2 Responses to “SQL at 40: Ready for Retirement?”

  1. Dominique Rabeuf on February 26th, 2010 2:06 pm

    However, I have spent vaste time in the past to walk through and set up databases called relational.
    As a matter of fact these RDBMS were just a sort of spreadsheet improvement, with impressive benchmark results for marketing purpose only.
    Now we realize that the king is naked and very costly, providing with neither profit nor usage benefit to those who have contributed to its fame.
    This was a step to understand that something was to invent in order to fit with real needs.
    Not really a pifall, just a necesqsary test case to explore and then give up after.
    It’s just like that the flint face the Swiss army knife

  2. T Wendt on April 27th, 2010 3:24 pm

    RDBMS’s are not going away anytime soon. The tool has to fit the job and relational databases fill an enormous space where architectures call for replication, queuing, and complex, distributed transaction processing.
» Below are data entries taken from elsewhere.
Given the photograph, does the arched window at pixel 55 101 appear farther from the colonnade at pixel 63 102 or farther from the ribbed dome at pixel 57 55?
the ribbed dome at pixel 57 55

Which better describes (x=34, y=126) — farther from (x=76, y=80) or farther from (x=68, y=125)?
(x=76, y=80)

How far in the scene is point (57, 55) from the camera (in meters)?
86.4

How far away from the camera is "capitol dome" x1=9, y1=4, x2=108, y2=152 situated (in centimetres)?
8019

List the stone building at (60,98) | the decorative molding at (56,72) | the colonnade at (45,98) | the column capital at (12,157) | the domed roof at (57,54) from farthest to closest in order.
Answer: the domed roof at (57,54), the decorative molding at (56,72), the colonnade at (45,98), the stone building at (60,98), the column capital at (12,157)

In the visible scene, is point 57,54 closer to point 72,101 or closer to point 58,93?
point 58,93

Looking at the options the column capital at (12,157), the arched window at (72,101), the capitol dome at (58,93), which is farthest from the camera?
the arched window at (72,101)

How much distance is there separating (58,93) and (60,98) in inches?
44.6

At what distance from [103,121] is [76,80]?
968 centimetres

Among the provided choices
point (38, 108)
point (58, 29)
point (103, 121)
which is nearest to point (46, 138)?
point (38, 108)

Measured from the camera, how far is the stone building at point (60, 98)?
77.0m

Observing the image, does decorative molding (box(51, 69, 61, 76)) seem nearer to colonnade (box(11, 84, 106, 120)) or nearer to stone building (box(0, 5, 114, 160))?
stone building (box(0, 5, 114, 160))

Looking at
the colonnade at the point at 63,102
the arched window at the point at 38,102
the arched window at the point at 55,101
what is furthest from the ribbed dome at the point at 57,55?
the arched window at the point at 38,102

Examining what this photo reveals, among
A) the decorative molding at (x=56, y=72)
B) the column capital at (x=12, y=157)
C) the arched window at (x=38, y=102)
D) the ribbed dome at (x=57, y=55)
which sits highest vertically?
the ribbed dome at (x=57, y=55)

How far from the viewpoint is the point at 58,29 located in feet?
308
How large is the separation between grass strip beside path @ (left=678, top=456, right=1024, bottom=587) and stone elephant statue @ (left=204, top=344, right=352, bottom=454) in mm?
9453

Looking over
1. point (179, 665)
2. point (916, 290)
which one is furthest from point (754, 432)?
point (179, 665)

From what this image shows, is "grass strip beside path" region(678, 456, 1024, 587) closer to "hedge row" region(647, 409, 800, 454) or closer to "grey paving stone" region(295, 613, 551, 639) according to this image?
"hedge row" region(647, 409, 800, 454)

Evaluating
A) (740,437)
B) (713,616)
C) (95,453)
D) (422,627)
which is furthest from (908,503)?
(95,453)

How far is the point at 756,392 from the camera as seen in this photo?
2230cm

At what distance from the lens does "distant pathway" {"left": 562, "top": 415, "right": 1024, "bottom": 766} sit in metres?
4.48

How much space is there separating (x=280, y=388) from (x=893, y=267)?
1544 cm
Pure object databases also have their space but for many applications that do not require the persistance of instance data, or where a relational model just can’t suffice, creating a simple relational model is easy, efficent and high performance.

    Part of the problem is that new programmers do not understand relational database technology from an architectural viewpoint and how to apply it. I believe that, because of the explosion of new technologies, core competencies in areas such relational database technology are neglected. They are not properly taught. Viewing relational databases as a “spreadsheet improvement” anecdotally supports my point. I see this lack of training in the code and database structures that are being created by younger coders; no understanding of indexes, PK/FK relationships, transaction management, data modeling and then poorly constructed SQL to top it off. This stuff isn’t rocket science either.

    These problems leads to the thinking that relational techology is dead. Relational technology is highly polished. It has been commoditized a long time ago so there is very little new to get excited about. That doesn’t mean that it is not a great fit for many (if not most) applications.